A Queens woman who reported her ex-boyfriend stole two flat-screen TVS told Sgt. Robert Borrelli that officers urged her not to write down what was taken.
“I didn't write every single detail because they said, ‘Make it short and sweet,’ ” the woman, 22, says on the November tape.
“They just said, ‘You know, write down that he came into your home, smashed your stuff and that was it.’ So I wrote down what they told me to.”
The boyfriend was arrested but charged only with criminal mischief.
As the Daily News reported on Sunday, Borrelli has told internal investigators that supervisors at the 100th Precinct cooked the books by classifying felonies as misdemeanors that wouldn’t affect the command's crime rate.

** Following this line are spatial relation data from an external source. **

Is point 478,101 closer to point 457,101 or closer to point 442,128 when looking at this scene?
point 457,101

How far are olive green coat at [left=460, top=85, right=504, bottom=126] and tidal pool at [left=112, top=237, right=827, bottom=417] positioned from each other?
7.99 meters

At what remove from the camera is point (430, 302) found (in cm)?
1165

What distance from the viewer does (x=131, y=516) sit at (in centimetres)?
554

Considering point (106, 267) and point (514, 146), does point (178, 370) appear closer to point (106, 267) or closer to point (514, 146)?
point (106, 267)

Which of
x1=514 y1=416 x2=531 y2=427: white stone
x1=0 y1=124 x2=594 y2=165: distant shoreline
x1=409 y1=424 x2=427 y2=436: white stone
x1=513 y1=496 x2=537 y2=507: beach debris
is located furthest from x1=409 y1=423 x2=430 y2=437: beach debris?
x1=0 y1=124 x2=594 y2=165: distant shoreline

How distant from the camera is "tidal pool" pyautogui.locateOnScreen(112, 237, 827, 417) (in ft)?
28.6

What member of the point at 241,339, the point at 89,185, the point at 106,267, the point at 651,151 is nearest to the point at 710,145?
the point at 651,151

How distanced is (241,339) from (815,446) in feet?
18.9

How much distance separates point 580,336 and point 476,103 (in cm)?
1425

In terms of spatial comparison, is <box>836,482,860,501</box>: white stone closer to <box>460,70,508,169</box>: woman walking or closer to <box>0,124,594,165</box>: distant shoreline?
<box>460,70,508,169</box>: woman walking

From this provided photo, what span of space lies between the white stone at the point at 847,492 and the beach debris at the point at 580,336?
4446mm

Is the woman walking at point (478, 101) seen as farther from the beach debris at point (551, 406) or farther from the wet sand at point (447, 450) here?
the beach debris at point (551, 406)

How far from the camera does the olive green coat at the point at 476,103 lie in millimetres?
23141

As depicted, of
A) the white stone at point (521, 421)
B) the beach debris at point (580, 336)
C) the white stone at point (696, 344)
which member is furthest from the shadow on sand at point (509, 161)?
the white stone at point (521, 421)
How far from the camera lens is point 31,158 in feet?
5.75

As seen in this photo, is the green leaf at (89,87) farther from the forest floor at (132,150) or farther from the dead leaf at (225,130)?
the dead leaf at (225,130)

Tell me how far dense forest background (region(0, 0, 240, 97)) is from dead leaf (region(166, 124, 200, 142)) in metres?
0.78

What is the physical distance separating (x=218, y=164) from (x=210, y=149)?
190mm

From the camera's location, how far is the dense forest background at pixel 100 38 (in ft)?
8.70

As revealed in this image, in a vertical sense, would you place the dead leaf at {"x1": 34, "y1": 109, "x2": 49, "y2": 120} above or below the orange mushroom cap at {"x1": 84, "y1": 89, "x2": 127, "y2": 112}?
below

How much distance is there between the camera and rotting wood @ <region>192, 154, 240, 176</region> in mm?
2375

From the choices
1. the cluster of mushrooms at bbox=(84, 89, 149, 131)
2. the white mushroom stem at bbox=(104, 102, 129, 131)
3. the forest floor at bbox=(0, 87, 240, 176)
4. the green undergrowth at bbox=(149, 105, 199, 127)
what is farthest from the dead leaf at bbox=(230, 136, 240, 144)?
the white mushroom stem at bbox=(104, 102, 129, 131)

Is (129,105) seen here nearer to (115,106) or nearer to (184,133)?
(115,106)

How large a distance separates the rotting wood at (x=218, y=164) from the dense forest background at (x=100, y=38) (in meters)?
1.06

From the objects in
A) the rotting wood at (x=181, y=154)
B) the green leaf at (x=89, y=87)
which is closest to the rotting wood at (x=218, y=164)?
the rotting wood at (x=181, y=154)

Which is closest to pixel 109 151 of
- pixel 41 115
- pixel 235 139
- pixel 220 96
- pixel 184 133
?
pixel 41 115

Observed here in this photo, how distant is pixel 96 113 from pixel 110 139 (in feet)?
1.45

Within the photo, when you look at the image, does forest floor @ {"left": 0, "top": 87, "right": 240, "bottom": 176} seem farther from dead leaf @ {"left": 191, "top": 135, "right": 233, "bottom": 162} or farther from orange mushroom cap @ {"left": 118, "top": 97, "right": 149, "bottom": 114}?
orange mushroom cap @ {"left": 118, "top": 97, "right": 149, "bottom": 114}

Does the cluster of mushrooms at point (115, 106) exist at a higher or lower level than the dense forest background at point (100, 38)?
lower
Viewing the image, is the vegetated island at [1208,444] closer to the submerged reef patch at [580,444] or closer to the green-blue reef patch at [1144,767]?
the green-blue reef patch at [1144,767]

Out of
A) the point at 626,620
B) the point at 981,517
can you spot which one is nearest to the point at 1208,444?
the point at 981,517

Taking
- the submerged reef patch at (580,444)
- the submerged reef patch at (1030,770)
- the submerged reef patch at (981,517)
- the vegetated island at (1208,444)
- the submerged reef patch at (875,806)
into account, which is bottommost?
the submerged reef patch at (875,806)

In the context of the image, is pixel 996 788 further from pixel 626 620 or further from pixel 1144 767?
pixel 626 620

He’s been transferred to the Bronx and faces disci- pline for an unrelated matter, which he claims is retaliation.
In addition to the conversation with the waitress ripped off by her ex, Borrelli recorded conversations with investigators from the Quality Assurance Division in which he reported that crimes were not being documented.
One of the incidents involved an off-duty firefighter who was not arrested after being caught on video breaking into a lot to take back his car after a private tow company removed it from a street in Breezy Point.
“[The firefighter] committed a crime,” Borrelli told the investigators. “And nothing was done about it.”
The NYPD says Borrelli gave them paperwork for 12 complaints and four of them were reclassified after an investigation.